[To do]:
Gather up every line from the entries below that uses the word "nonce".

☆ ☆ ☆ ☆ ☆

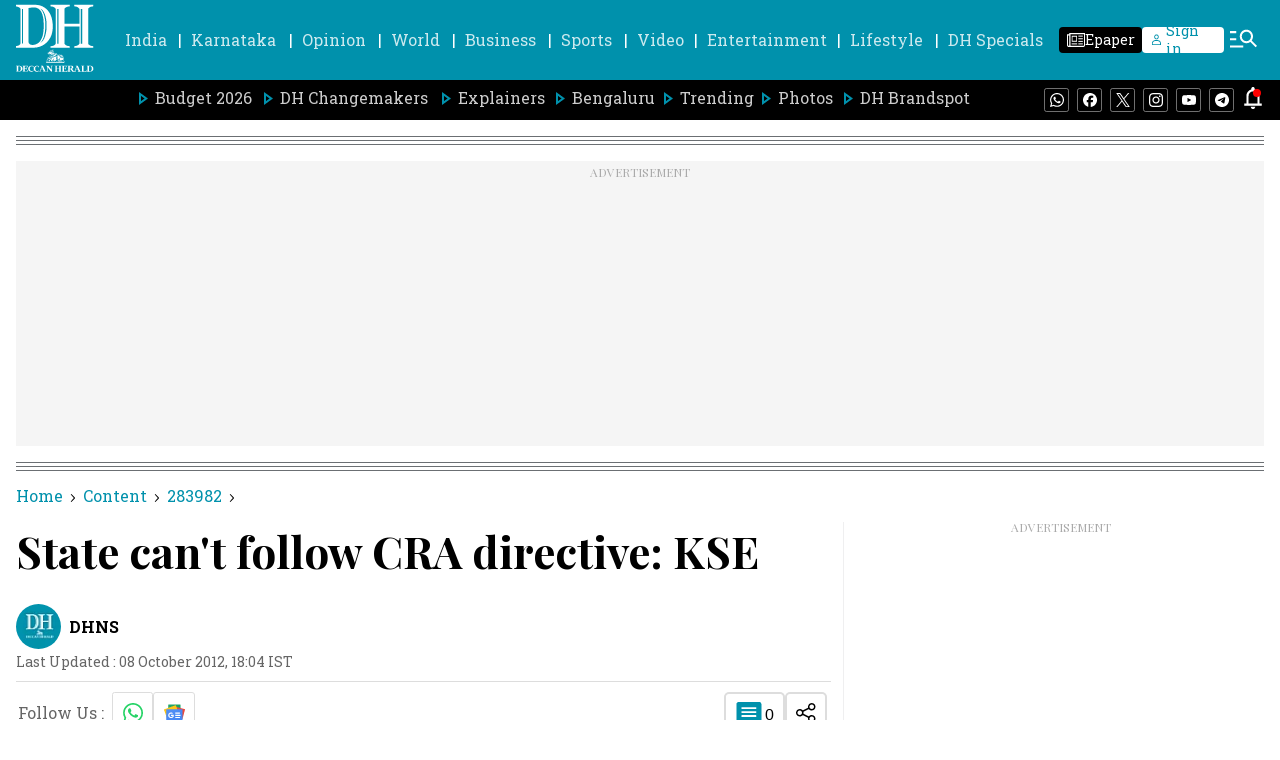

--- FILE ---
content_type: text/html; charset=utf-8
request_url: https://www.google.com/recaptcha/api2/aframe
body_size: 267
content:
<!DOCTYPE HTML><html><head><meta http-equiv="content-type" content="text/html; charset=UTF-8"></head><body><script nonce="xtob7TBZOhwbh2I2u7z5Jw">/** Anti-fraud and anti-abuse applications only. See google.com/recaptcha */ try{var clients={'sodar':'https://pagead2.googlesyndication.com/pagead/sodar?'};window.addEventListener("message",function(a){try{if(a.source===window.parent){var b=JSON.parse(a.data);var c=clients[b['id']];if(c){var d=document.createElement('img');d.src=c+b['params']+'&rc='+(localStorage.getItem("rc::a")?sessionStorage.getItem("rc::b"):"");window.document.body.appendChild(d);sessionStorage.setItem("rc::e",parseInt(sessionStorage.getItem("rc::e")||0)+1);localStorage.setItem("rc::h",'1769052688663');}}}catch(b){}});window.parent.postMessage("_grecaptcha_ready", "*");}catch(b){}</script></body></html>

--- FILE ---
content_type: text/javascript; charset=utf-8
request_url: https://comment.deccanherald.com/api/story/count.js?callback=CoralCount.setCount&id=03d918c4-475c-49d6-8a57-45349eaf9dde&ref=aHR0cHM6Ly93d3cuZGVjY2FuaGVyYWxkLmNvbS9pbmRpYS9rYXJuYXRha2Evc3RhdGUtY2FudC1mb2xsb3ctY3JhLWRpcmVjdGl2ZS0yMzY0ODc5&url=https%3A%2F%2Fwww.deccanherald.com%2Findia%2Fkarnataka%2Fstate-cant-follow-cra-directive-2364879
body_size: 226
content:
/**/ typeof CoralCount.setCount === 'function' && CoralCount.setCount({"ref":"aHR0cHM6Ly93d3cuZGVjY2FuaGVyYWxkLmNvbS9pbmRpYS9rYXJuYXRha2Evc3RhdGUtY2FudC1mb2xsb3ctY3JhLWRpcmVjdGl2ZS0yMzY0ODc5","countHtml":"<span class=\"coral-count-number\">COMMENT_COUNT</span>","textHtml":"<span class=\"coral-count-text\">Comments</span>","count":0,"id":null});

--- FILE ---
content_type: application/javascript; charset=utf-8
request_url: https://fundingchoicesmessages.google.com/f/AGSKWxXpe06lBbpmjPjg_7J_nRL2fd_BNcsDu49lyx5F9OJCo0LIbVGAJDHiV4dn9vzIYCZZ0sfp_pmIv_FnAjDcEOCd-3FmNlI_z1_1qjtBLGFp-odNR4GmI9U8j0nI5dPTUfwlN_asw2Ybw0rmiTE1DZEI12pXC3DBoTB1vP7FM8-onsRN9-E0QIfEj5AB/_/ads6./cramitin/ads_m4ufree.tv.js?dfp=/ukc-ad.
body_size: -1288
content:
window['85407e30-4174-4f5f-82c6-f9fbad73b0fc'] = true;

☆ ☆ ☆ ☆ ☆

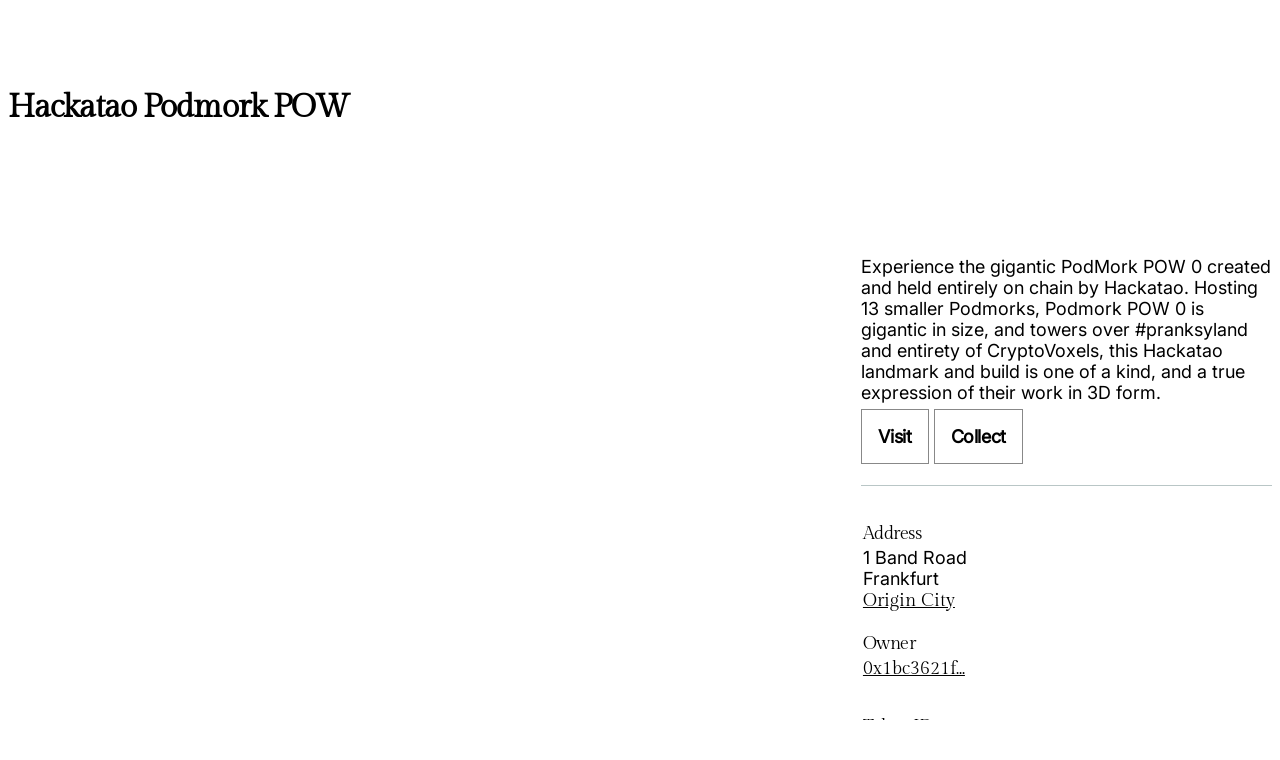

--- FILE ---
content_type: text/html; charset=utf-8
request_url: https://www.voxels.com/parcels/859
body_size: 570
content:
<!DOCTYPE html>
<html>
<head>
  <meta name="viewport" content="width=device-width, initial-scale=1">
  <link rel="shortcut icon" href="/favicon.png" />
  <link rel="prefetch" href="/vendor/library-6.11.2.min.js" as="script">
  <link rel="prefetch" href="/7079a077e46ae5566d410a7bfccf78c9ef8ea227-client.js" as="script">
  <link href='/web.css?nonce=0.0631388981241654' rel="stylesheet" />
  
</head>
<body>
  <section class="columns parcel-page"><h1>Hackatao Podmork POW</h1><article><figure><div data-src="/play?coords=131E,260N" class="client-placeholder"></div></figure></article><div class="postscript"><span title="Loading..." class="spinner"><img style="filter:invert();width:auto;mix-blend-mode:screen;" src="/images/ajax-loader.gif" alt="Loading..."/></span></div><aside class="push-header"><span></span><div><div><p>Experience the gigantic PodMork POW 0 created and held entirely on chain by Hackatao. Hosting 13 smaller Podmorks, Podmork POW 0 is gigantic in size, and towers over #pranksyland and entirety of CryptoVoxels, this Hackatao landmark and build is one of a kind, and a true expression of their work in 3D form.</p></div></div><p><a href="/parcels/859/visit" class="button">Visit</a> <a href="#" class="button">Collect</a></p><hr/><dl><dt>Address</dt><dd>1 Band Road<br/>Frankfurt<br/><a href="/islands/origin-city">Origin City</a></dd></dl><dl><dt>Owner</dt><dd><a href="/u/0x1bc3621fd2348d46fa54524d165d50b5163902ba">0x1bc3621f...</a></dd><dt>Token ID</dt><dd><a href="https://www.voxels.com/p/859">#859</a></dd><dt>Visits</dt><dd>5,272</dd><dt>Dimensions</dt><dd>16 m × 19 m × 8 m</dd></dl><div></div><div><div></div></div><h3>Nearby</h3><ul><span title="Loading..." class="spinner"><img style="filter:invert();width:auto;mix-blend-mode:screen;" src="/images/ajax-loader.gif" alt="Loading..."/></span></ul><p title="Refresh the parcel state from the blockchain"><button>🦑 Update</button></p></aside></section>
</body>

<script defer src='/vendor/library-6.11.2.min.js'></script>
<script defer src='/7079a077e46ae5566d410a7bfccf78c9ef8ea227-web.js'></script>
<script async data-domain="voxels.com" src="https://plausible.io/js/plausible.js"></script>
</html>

☆ ☆ ☆ ☆ ☆

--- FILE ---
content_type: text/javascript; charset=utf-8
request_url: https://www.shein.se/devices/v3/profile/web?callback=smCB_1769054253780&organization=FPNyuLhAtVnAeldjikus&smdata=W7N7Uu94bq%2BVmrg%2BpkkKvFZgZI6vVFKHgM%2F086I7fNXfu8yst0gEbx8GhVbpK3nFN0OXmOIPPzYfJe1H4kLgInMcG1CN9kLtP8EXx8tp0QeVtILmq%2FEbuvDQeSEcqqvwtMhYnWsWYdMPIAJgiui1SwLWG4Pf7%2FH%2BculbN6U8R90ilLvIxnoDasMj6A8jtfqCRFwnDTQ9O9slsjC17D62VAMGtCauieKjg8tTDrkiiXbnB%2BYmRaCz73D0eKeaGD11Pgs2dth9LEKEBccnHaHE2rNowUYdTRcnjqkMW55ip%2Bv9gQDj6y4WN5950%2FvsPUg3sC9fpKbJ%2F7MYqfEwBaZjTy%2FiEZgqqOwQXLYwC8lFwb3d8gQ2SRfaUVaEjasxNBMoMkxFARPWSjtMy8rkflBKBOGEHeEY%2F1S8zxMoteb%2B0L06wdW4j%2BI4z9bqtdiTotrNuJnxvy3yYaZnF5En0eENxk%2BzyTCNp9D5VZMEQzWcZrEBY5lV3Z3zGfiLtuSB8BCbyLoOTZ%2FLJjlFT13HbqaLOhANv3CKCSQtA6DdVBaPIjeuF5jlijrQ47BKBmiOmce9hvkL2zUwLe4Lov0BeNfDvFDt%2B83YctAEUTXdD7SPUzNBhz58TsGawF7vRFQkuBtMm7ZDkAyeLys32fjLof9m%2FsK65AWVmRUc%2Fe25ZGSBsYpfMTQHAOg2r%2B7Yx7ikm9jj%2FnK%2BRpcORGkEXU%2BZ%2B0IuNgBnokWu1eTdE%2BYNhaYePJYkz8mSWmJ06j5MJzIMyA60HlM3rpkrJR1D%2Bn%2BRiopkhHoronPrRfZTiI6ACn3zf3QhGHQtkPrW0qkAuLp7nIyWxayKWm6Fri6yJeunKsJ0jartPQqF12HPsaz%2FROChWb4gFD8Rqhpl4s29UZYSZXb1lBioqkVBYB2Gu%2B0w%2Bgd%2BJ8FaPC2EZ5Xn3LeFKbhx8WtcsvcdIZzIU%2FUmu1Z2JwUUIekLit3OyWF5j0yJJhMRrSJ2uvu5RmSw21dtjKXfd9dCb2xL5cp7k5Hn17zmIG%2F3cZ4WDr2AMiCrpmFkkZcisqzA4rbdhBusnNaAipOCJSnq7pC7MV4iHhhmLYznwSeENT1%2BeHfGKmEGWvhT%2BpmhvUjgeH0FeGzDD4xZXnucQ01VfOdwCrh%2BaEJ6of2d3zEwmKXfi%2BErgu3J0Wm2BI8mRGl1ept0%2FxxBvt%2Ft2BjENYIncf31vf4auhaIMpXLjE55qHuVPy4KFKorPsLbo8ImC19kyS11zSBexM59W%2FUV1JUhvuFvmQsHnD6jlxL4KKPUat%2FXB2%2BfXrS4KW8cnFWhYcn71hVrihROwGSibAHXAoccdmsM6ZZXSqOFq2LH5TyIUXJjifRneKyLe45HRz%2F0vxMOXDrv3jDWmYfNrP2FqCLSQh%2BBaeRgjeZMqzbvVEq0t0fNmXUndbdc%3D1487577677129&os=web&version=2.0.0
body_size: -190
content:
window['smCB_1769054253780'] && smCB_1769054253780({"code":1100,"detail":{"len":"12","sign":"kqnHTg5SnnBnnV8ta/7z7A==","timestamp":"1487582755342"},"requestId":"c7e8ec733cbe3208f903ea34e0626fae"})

☆ ☆ ☆ ☆ ☆

[Worked solution]:
<!DOCTYPE HTML><html><head><meta http-equiv="content-type" content="text/html; charset=UTF-8"></head><body><script nonce="xtob7TBZOhwbh2I2u7z5Jw">/** Anti-fraud and anti-abuse applications only. See google.com/recaptcha */ try{var clients={'sodar':'https://pagead2.googlesyndication.com/pagead/sodar?'};window.addEventListener("message",function(a){try{if(a.source===window.parent){var b=JSON.parse(a.data);var c=clients[b['id']];if(c){var d=document.createElement('img');d.src=c+b['params']+'&rc='+(localStorage.getItem("rc::a")?sessionStorage.getItem("rc::b"):"");window.document.body.appendChild(d);sessionStorage.setItem("rc::e",parseInt(sessionStorage.getItem("rc::e")||0)+1);localStorage.setItem("rc::h",'1769052688663');}}}catch(b){}});window.parent.postMessage("_grecaptcha_ready", "*");}catch(b){}</script></body></html>
  <link href='/web.css?nonce=0.0631388981241654' rel="stylesheet" />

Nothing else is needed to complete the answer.